Ketentuan Tugas:
A. Tolong jawab pertanyaan berikut berdasarkan teks tentang seminar amandemen:
(i) Lembaga apa yang menyelenggarakan seminar itu, dan kapan serta di mana?
(ii) Apa jabatan Dr. Valina Singka Subekti, MA?
(iii) Pada kurun tahun berapa MPR melakukan Perubahan Pertama sampai Perubahan Keempat UUD 1945?
B. Tuliskan ulang tanpa perubahan bentangan teks tentang seminar amandemen dari "Selasa, 14 April" sampai "Subekti, MA (Pembahas)".

Teks yang Disediakan:
----------------
Selasa, 14 April 2009

Seminar Pembahasan dan Rekomendasi Amandemen

Seminar Pembahasan dan Rekomendasi Amandemen
Diselenggarakan oleh Dewan Pertimbangan Presiden, 18 Maret 2009 di Jakarta.
Dr. Valina Singka Subekti, MA (Pembahas)
Ketua Program Pascasarjana Ilmu Politik FISIP-Universitas Indonesia.

Pokok pikiran dan rekomendasai Amandemen UUD 1945 tahap lima disusun oleh DPD, Komisi Konstitusi, Forum Rektor, Komisi Hukum Nasional dan disampaikan dalam seminar yang diselenggarakan oleh Dewan Pertimbangan Presiden sebagai masukan kepada Presiden dalam rangka amandemen selanjutnya.
Mengapa lembaga dan kelompok-kelompok itu mengajukan usulan amandemen, apa urgensinya dan pokok pikiran apa yang sampaikan?
Salah satu yang menjadi perhatian saya adalah draft yang disusun oleh Komisi Konstitusi (KK). Saya menghargai usulan KK perlunya amandemen selanjutnya yang berangkat dengan cara pandang yang tidak menyalahkan atau memburukkan hasil perubahan sebelumnya, tetapi memberi apresiasi dan mendukung terhadap hasil perubahan. Hal ini menurut saya penting agar bangsa ini tidak berputar pada kebiasaan untuk menyalahkan sesuatu yang sudah ada sebelumnya dalam rangka membuat sesuatu yang baru. Menurut saya perjalanan bangsa ini masih sangat panjang dan konstitusi itu akan terus berkembang dinamis sesuai kebutuhan masyarakat dan jamannya. Ia adalah rangkaian proses yang tiada berkesudahan melalui thesis, antithesis dan sinthesa untuk mencapai hasil yang terbaik. Perlu dicatat disini bahwa aspirasi Ibu dan Bapak sekalian untuk melakukan amandemen tidak akan mungkin dilakukan apabila tidak ada Perubahan Pertama sampai Perubahan Keempat UUD 1945 yang dilakukan MPR selama 1999-2002. Ini adalah bagian dari proses sejarah bangsa Indonesia yang harus diterima sebagai satu keniscayaan.
----------------
Baris yang Disediakan:
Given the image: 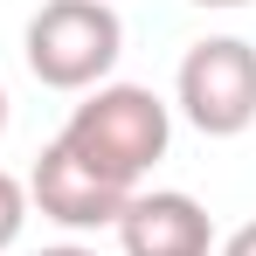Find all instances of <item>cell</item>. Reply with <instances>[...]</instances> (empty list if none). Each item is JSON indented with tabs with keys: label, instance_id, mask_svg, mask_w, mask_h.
Segmentation results:
<instances>
[{
	"label": "cell",
	"instance_id": "cell-1",
	"mask_svg": "<svg viewBox=\"0 0 256 256\" xmlns=\"http://www.w3.org/2000/svg\"><path fill=\"white\" fill-rule=\"evenodd\" d=\"M56 146H70L97 180L138 194V180L166 160L173 146V104L152 97L146 84H97L70 111V125L56 132Z\"/></svg>",
	"mask_w": 256,
	"mask_h": 256
},
{
	"label": "cell",
	"instance_id": "cell-2",
	"mask_svg": "<svg viewBox=\"0 0 256 256\" xmlns=\"http://www.w3.org/2000/svg\"><path fill=\"white\" fill-rule=\"evenodd\" d=\"M21 56L48 90H97L125 56V21L111 0H42V14L21 35Z\"/></svg>",
	"mask_w": 256,
	"mask_h": 256
},
{
	"label": "cell",
	"instance_id": "cell-3",
	"mask_svg": "<svg viewBox=\"0 0 256 256\" xmlns=\"http://www.w3.org/2000/svg\"><path fill=\"white\" fill-rule=\"evenodd\" d=\"M173 104L201 138H242L256 125V42L242 35H201L180 56Z\"/></svg>",
	"mask_w": 256,
	"mask_h": 256
},
{
	"label": "cell",
	"instance_id": "cell-4",
	"mask_svg": "<svg viewBox=\"0 0 256 256\" xmlns=\"http://www.w3.org/2000/svg\"><path fill=\"white\" fill-rule=\"evenodd\" d=\"M125 187H111V180H97V173L70 152V146H56L48 138L35 173H28V208H42L56 228H70V236H84V228H118V214H125Z\"/></svg>",
	"mask_w": 256,
	"mask_h": 256
},
{
	"label": "cell",
	"instance_id": "cell-5",
	"mask_svg": "<svg viewBox=\"0 0 256 256\" xmlns=\"http://www.w3.org/2000/svg\"><path fill=\"white\" fill-rule=\"evenodd\" d=\"M118 250L125 256H214V214L180 187H138L118 214Z\"/></svg>",
	"mask_w": 256,
	"mask_h": 256
},
{
	"label": "cell",
	"instance_id": "cell-6",
	"mask_svg": "<svg viewBox=\"0 0 256 256\" xmlns=\"http://www.w3.org/2000/svg\"><path fill=\"white\" fill-rule=\"evenodd\" d=\"M21 228H28V180L0 173V256L21 242Z\"/></svg>",
	"mask_w": 256,
	"mask_h": 256
},
{
	"label": "cell",
	"instance_id": "cell-7",
	"mask_svg": "<svg viewBox=\"0 0 256 256\" xmlns=\"http://www.w3.org/2000/svg\"><path fill=\"white\" fill-rule=\"evenodd\" d=\"M214 256H256V222H242V228H228V236L214 242Z\"/></svg>",
	"mask_w": 256,
	"mask_h": 256
},
{
	"label": "cell",
	"instance_id": "cell-8",
	"mask_svg": "<svg viewBox=\"0 0 256 256\" xmlns=\"http://www.w3.org/2000/svg\"><path fill=\"white\" fill-rule=\"evenodd\" d=\"M35 256H97V250H84V242H48V250H35Z\"/></svg>",
	"mask_w": 256,
	"mask_h": 256
},
{
	"label": "cell",
	"instance_id": "cell-9",
	"mask_svg": "<svg viewBox=\"0 0 256 256\" xmlns=\"http://www.w3.org/2000/svg\"><path fill=\"white\" fill-rule=\"evenodd\" d=\"M7 111H14V104H7V84H0V138H7Z\"/></svg>",
	"mask_w": 256,
	"mask_h": 256
},
{
	"label": "cell",
	"instance_id": "cell-10",
	"mask_svg": "<svg viewBox=\"0 0 256 256\" xmlns=\"http://www.w3.org/2000/svg\"><path fill=\"white\" fill-rule=\"evenodd\" d=\"M194 7H250V0H194Z\"/></svg>",
	"mask_w": 256,
	"mask_h": 256
}]
</instances>
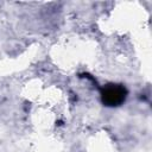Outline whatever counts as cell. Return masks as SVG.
Masks as SVG:
<instances>
[{"label": "cell", "mask_w": 152, "mask_h": 152, "mask_svg": "<svg viewBox=\"0 0 152 152\" xmlns=\"http://www.w3.org/2000/svg\"><path fill=\"white\" fill-rule=\"evenodd\" d=\"M126 97V89L121 86L110 84L102 91V100L108 106H118Z\"/></svg>", "instance_id": "cell-1"}]
</instances>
----------------
Jawaban per Tugas:
A.
(i) Dewan Pertimbangan Presiden, 18 Maret 2009 di Jakarta.
(ii) Ketua Program Pascasarjana Ilmu Politik FISIP-Universitas Indonesia.
(iii) 1999-2002.

B.
Selasa, 14 April 2009

Seminar Pembahasan dan Rekomendasi Amandemen

Seminar Pembahasan dan Rekomendasi Amandemen
Diselenggarakan oleh Dewan Pertimbangan Presiden, 18 Maret 2009 di Jakarta.
Dr. Valina Singka Subekti, MA (Pembahas)